* TASK TO COMPLETE
Return every record exactly as written.

— start PROVIDED MATERIAL —

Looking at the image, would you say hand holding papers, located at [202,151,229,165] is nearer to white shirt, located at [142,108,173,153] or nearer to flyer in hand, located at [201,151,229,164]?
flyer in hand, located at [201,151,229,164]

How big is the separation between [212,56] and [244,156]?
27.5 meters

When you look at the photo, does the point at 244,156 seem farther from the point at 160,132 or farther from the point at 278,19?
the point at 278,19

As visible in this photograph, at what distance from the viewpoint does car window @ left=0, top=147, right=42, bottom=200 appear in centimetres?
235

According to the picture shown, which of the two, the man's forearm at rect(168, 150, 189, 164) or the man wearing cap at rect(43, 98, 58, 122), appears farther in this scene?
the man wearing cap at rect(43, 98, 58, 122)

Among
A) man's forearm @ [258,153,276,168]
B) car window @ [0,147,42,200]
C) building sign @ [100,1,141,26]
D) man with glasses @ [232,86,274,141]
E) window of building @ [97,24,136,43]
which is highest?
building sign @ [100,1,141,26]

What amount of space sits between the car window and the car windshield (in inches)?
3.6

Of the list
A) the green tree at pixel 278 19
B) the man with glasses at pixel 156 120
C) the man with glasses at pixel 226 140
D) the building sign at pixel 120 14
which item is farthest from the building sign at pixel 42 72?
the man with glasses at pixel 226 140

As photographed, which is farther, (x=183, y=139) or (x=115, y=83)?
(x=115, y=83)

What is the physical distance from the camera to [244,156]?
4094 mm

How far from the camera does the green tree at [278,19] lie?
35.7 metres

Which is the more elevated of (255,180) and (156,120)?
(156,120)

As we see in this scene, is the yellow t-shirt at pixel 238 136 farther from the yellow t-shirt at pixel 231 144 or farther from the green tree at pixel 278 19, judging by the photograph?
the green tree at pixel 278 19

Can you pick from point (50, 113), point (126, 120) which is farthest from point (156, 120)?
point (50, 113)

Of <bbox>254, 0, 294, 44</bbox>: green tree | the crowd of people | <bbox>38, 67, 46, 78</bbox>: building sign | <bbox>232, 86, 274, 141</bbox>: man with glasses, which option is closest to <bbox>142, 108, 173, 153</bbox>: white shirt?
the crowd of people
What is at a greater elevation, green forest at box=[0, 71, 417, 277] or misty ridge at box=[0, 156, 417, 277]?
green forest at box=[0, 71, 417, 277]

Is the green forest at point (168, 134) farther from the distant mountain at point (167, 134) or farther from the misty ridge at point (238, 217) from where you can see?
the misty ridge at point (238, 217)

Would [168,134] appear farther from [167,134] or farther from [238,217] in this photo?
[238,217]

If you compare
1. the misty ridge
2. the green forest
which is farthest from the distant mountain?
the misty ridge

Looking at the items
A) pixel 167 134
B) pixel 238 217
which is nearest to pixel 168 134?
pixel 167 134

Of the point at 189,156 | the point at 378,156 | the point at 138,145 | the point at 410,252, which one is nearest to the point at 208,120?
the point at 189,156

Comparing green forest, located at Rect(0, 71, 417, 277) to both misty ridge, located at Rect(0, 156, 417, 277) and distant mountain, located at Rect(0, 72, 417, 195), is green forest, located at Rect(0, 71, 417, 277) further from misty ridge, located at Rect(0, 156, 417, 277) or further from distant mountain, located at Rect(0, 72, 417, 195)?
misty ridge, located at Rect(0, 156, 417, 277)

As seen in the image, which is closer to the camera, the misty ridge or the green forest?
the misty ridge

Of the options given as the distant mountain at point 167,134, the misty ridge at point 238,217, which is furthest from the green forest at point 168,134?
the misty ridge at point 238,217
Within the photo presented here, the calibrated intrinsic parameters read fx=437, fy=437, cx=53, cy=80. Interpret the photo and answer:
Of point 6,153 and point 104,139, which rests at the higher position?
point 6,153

— end PROVIDED MATERIAL —

* THE SOLUTION
Looking at the image, would you say hand holding papers, located at [202,151,229,165] is nearer to white shirt, located at [142,108,173,153] or nearer to flyer in hand, located at [201,151,229,164]?
flyer in hand, located at [201,151,229,164]

How big is the separation between [212,56] and [244,156]?
27.5 meters

When you look at the photo, does the point at 244,156 seem farther from the point at 160,132 or farther from the point at 278,19?
the point at 278,19

As visible in this photograph, at what distance from the viewpoint does car window @ left=0, top=147, right=42, bottom=200 appear in centimetres?
235

According to the picture shown, which of the two, the man's forearm at rect(168, 150, 189, 164) or the man wearing cap at rect(43, 98, 58, 122), appears farther in this scene?
the man wearing cap at rect(43, 98, 58, 122)

Among
A) man's forearm @ [258,153,276,168]
B) car window @ [0,147,42,200]
C) building sign @ [100,1,141,26]
D) man with glasses @ [232,86,274,141]
E) window of building @ [97,24,136,43]
which is highest?
building sign @ [100,1,141,26]

What amount of space sits between the car window and the car windshield (in inches)?
3.6

Of the list
A) the green tree at pixel 278 19
B) the man with glasses at pixel 156 120
C) the man with glasses at pixel 226 140
D) the building sign at pixel 120 14
which item is farthest from the building sign at pixel 42 72?
the man with glasses at pixel 226 140

As photographed, which is farther, (x=183, y=139) or (x=115, y=83)?
(x=115, y=83)

What is the physical distance from the camera to [244,156]?
4094 mm

How far from the camera does the green tree at [278,19] lie?
35.7 metres

Which is the more elevated of (255,180) and (156,120)?
(156,120)

As we see in this scene, is the yellow t-shirt at pixel 238 136 farther from the yellow t-shirt at pixel 231 144 or farther from the green tree at pixel 278 19, judging by the photograph?
the green tree at pixel 278 19

Can you pick from point (50, 113), point (126, 120) which is farthest from point (156, 120)?
point (50, 113)

Of <bbox>254, 0, 294, 44</bbox>: green tree | the crowd of people | <bbox>38, 67, 46, 78</bbox>: building sign | <bbox>232, 86, 274, 141</bbox>: man with glasses, which option is closest to <bbox>142, 108, 173, 153</bbox>: white shirt?
the crowd of people
What is at a greater elevation, green forest at box=[0, 71, 417, 277] or misty ridge at box=[0, 156, 417, 277]?
green forest at box=[0, 71, 417, 277]

Is the green forest at point (168, 134) farther from the distant mountain at point (167, 134) or farther from the misty ridge at point (238, 217) from where you can see?
the misty ridge at point (238, 217)

Would [168,134] appear farther from [167,134] or farther from [238,217] in this photo?
[238,217]

If you compare
1. the misty ridge
2. the green forest
which is farthest from the distant mountain?
the misty ridge

Looking at the items
A) pixel 167 134
B) pixel 238 217
which is nearest to pixel 168 134?
pixel 167 134

Of the point at 189,156 | the point at 378,156 | the point at 138,145 | the point at 410,252, which one is nearest to the point at 208,120?
the point at 189,156

Comparing green forest, located at Rect(0, 71, 417, 277) to both misty ridge, located at Rect(0, 156, 417, 277) and distant mountain, located at Rect(0, 72, 417, 195), is green forest, located at Rect(0, 71, 417, 277) further from misty ridge, located at Rect(0, 156, 417, 277) or further from distant mountain, located at Rect(0, 72, 417, 195)?
misty ridge, located at Rect(0, 156, 417, 277)

As seen in the image, which is closer to the camera, the misty ridge or the green forest?
the misty ridge

Of the options given as the distant mountain at point 167,134, the misty ridge at point 238,217, which is furthest from the green forest at point 168,134?
the misty ridge at point 238,217
Within the photo presented here, the calibrated intrinsic parameters read fx=437, fy=437, cx=53, cy=80. Interpret the photo and answer:
Of point 6,153 and point 104,139, which rests at the higher position?
point 6,153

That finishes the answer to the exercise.